To give boost to the ailing economy and promote spending, the Reserve Bank of India (RBI) announced a surprise cut in repo rate, Wednesday, by 25 basis points to 7.50 percent.
RBI governor Raghuram Rajan said he expects the cut to encourage banks and lenders to reduce their lending rates in the second quarter of 2015.
"March is typically a time when banks try and hoard liquidity, but as we move into the new fiscal year we will see more transmission of lower interest rates," Rajan told the media.
This is the second time the RBI has cut repo rate this year.

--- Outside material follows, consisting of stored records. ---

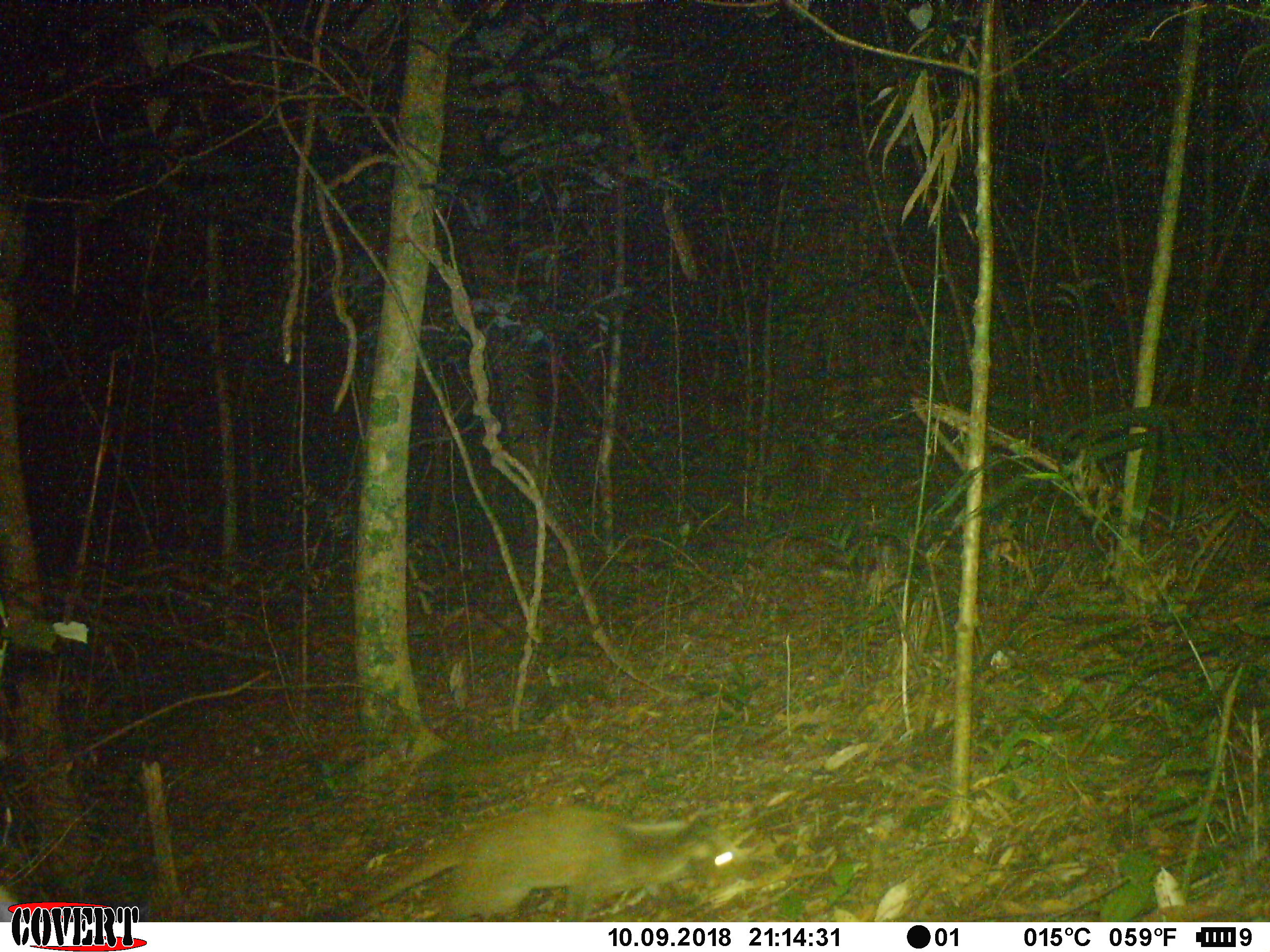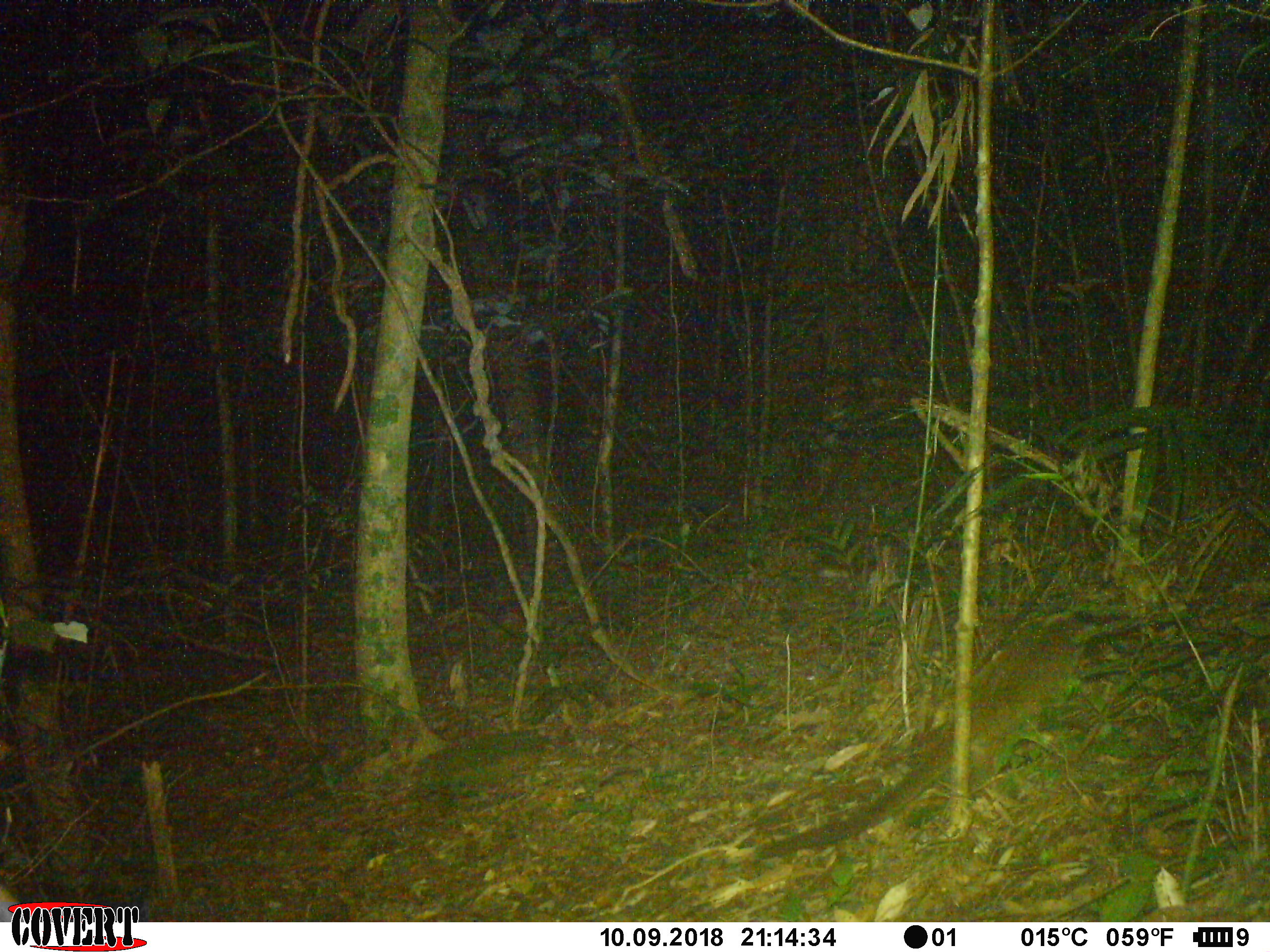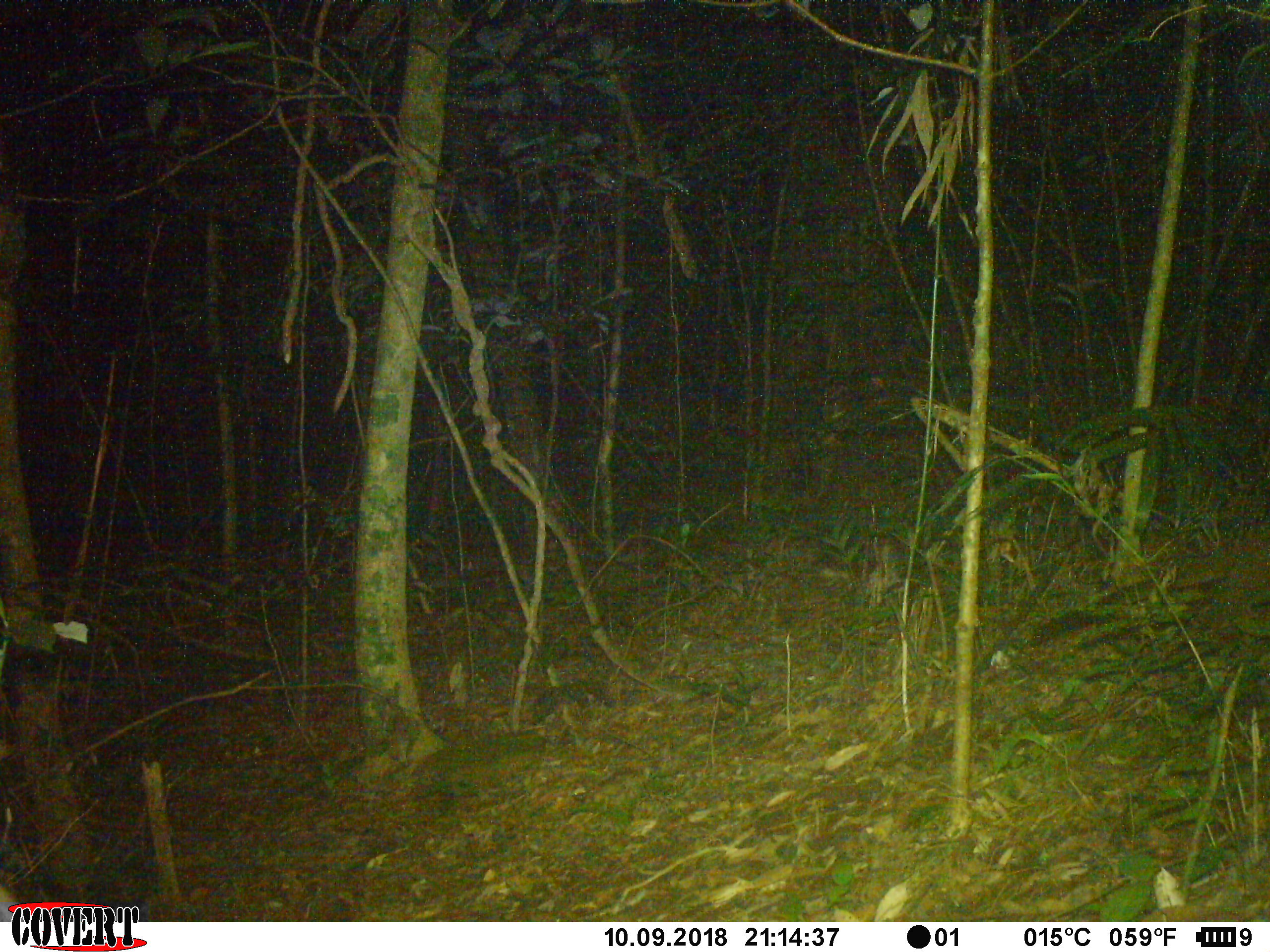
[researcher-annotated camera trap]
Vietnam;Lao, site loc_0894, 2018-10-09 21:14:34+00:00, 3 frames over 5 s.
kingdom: Animalia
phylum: Chordata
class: Mammalia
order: Carnivora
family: Viverridae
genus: Paguma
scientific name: Paguma larvata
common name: masked palm civet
Masked palm civet (Paguma larvata). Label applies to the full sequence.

On January 15, after RBI announced a cut in the repo rate, only 3 of 45 commercial banks decided to cut the lending rates, reflecting an economy plagued by bad loans and high inflation. This prompted RBI to criticize the banks which had refused to lower the lending rates, calling their move 'lazy' banking.
This time could be different, however. Many banks expressed interest in lowering their lending rates, stating that the move could come as early the second quarter of 2015 as March marks the end of the current financial year.
"My hope is that over the span of the next few weeks, as we move in to the new fiscal, we will see more transmission into lower interest rate," Rajan told analysts in a conference call.
"Banks tend to be a little faster in raising rates rather than cutting rates. I have no doubt that the pressure of the two rate cuts over time will feed into lower rates," he said.
In February, Indian banks' credit growth remained at decades low - 10.4 percent year-on-year - signalling a sluggish economy and the government's struggles to help it recover.
RBI's latest move comes on the heels of Finance Minister Arun Jaitley presenting a growth-oriented Budget. If banks lower lending rates as expected, both consumer and business loans will become cheaper and could be the medicine needed to help India's economy recover.